Görüntülediğiniz mahkeme kararı kesinleşmiş bir karardır.

T.C.
İSTANBUL
BÖLGE ADLİYE MAHKEMESİ
14. HUKUK DAİRESİ
DOSYA NO: 2019/919
KARAR NO: 2021/896
T Ü R K M İ L L E T İ A D I N A
İ S T İ N A F K A R A R I
İNCELENEN KARARIN
MAHKEMESİ: İSTANBUL ANADOLU 8. ASLİYE TİCARET MAHKEMESİ
TARİHİ: 31/10/2018
NUMARASI: 2016/933 E. – 2018/785 K.
DAVANIN KONUSU:Tazminat (Şirket Yöneticilerinin Sorumluluğundan Kaynaklanan)

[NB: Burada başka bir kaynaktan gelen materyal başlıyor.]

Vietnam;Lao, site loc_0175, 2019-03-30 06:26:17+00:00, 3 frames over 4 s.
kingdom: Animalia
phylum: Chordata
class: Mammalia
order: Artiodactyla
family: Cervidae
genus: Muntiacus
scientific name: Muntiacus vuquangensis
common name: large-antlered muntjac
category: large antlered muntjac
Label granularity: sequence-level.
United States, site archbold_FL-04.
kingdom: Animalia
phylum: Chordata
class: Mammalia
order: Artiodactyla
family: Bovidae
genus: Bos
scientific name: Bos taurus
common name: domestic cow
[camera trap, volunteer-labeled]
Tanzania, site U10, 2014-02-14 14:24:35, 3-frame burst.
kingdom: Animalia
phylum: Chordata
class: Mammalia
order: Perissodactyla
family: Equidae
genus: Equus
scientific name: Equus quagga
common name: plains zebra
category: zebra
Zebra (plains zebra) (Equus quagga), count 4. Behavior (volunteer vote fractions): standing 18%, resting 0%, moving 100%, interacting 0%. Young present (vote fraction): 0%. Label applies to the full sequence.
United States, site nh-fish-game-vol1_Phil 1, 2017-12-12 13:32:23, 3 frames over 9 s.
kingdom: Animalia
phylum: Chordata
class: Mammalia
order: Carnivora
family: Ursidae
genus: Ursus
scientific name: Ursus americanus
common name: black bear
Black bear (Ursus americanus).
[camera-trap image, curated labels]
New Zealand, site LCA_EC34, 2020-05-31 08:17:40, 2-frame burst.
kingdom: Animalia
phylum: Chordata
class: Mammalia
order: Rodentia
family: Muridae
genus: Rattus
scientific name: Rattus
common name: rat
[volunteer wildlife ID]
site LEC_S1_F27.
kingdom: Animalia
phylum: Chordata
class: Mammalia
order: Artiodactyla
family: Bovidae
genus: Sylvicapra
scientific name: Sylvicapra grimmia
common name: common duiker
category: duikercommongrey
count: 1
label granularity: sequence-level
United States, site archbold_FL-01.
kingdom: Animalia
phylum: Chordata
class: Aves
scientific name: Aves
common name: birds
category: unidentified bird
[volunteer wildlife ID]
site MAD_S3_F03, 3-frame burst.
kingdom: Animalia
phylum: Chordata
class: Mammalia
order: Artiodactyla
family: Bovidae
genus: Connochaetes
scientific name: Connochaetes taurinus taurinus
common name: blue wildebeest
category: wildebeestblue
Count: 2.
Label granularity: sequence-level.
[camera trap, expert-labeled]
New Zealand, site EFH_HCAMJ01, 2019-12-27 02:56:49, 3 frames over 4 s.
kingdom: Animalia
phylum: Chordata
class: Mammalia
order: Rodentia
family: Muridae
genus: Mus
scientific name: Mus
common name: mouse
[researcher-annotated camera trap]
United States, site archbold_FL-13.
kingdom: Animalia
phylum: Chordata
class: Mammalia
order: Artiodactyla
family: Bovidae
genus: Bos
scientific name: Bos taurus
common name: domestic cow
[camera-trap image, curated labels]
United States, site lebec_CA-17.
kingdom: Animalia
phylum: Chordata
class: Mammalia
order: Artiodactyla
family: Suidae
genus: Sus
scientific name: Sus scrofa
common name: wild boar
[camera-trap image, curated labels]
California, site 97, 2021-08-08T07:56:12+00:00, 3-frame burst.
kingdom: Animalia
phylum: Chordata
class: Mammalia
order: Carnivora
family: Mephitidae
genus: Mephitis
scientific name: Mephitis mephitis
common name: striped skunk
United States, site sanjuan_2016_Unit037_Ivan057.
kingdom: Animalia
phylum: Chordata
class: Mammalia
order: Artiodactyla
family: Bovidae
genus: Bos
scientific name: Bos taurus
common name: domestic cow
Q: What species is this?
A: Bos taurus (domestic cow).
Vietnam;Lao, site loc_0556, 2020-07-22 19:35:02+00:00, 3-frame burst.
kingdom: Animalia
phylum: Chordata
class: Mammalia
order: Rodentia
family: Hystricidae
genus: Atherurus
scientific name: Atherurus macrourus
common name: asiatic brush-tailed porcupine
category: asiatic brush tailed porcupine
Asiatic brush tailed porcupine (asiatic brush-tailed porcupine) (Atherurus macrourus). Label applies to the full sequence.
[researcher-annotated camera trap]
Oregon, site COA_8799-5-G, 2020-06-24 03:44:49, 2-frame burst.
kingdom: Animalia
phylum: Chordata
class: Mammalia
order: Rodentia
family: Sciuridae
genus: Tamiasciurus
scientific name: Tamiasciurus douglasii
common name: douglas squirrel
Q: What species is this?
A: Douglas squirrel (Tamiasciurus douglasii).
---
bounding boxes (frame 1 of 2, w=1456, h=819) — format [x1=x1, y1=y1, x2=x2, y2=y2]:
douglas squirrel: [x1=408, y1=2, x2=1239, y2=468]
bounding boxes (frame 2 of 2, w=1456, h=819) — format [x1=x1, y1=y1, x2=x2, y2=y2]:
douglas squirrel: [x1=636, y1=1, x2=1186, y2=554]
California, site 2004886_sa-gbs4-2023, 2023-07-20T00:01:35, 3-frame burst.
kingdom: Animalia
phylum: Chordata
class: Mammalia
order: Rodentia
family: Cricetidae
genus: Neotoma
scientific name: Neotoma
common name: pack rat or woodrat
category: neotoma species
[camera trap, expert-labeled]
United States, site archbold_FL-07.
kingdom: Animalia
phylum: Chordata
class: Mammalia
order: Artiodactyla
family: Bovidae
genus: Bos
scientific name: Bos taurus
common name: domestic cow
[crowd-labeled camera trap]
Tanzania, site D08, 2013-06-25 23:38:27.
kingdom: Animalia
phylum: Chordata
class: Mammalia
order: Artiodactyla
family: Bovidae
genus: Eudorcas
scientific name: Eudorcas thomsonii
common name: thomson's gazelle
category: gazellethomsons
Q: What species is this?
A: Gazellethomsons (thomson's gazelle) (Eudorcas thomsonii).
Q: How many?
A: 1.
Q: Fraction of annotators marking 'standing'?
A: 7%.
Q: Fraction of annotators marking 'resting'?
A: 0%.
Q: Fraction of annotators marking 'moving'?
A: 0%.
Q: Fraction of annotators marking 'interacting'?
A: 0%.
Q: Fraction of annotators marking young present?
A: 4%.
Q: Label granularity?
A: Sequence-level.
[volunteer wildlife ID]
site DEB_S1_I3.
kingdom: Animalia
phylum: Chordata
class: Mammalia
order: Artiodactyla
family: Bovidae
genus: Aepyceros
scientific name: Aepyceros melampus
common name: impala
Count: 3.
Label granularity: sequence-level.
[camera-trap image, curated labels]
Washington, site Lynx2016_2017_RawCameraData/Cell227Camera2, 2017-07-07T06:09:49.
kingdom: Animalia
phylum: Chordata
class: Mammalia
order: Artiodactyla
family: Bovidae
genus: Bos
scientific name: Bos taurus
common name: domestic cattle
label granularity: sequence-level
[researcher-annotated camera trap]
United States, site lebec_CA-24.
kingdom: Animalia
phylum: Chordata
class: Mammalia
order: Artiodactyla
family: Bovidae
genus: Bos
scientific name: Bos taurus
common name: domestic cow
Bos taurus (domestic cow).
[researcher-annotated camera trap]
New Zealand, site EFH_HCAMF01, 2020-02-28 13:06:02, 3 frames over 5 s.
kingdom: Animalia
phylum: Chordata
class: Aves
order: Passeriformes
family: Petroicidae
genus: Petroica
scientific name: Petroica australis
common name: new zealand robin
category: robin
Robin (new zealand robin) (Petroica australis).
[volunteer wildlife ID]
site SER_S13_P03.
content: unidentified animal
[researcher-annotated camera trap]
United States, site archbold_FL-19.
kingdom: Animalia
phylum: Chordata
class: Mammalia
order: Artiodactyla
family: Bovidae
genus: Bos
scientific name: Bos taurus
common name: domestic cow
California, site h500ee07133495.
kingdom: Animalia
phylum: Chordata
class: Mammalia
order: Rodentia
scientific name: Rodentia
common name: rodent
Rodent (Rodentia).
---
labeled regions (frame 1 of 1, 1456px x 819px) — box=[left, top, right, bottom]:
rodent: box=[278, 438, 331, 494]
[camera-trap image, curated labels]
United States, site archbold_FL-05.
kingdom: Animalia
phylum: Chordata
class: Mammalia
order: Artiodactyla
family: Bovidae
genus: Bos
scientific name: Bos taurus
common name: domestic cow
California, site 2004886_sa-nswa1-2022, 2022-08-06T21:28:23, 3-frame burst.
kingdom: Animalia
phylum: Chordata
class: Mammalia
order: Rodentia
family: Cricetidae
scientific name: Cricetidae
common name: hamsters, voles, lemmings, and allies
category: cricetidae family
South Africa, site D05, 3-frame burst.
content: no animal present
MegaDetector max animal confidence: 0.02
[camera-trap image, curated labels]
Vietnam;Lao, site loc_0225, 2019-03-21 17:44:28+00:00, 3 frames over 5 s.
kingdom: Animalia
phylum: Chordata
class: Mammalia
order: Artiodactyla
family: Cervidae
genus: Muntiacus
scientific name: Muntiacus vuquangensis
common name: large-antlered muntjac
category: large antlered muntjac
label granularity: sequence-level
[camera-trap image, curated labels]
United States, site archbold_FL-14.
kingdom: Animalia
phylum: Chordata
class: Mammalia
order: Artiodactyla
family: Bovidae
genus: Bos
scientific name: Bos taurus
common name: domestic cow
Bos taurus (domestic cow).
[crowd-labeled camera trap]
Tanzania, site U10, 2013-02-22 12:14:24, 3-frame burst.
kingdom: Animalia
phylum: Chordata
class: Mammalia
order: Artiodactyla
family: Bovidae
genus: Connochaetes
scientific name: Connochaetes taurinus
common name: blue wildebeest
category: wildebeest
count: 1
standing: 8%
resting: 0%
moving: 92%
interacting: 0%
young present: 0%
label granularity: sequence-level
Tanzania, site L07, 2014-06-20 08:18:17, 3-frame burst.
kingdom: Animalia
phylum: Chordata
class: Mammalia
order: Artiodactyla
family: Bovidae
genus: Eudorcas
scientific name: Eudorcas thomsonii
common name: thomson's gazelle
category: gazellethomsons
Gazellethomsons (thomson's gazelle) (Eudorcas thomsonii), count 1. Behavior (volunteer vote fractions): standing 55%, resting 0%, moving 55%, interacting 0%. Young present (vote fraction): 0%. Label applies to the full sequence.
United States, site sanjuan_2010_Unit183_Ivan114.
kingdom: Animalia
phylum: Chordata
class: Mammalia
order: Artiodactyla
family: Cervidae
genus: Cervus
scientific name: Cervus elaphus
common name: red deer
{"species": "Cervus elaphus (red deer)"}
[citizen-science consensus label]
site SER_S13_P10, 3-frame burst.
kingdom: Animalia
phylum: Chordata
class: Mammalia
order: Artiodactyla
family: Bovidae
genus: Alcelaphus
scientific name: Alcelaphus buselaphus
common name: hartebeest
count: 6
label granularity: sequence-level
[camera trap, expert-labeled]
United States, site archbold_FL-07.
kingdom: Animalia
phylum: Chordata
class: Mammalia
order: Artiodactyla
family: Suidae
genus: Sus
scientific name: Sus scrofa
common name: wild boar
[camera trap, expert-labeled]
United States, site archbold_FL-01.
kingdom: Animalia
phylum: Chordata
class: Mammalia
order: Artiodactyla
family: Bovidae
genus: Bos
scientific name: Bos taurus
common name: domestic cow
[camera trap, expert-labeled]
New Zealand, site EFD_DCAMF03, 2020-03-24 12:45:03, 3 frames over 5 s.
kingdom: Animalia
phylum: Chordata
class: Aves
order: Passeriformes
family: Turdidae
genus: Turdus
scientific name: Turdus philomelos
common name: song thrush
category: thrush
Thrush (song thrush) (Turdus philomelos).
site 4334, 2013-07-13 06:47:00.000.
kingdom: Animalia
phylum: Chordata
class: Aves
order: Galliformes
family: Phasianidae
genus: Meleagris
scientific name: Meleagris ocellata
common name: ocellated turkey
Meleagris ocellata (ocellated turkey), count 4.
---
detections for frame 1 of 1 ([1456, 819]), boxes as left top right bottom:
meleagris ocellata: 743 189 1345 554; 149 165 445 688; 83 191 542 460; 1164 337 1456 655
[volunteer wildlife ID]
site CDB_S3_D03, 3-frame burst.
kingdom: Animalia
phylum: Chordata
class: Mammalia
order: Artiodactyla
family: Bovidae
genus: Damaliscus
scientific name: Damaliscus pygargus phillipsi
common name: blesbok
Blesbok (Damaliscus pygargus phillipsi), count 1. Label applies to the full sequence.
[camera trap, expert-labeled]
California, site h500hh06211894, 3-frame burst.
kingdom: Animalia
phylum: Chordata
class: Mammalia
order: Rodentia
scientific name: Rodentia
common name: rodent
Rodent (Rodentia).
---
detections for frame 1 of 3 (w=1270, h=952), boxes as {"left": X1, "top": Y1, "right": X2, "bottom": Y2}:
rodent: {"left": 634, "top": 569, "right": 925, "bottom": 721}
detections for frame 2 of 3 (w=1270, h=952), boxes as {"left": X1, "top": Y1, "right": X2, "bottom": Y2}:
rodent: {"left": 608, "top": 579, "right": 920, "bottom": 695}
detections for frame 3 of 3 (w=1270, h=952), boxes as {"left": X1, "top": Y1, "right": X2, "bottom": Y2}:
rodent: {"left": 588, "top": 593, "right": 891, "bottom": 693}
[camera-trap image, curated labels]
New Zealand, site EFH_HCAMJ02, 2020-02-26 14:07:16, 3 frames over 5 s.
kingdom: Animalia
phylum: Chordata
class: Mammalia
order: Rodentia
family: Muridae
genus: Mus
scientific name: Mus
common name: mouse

Taraflar arasında görülen tazminat davasının yapılan yargılaması sonunda ilamda yazılı nedenlerle davanın reddine dair verilen hükme karşı, davacı tarafından istinaf kanun yoluna başvurulması üzerine dairemize gönderilmiş olan dava dosyası incelendi, gereği konuşulup düşünüldü.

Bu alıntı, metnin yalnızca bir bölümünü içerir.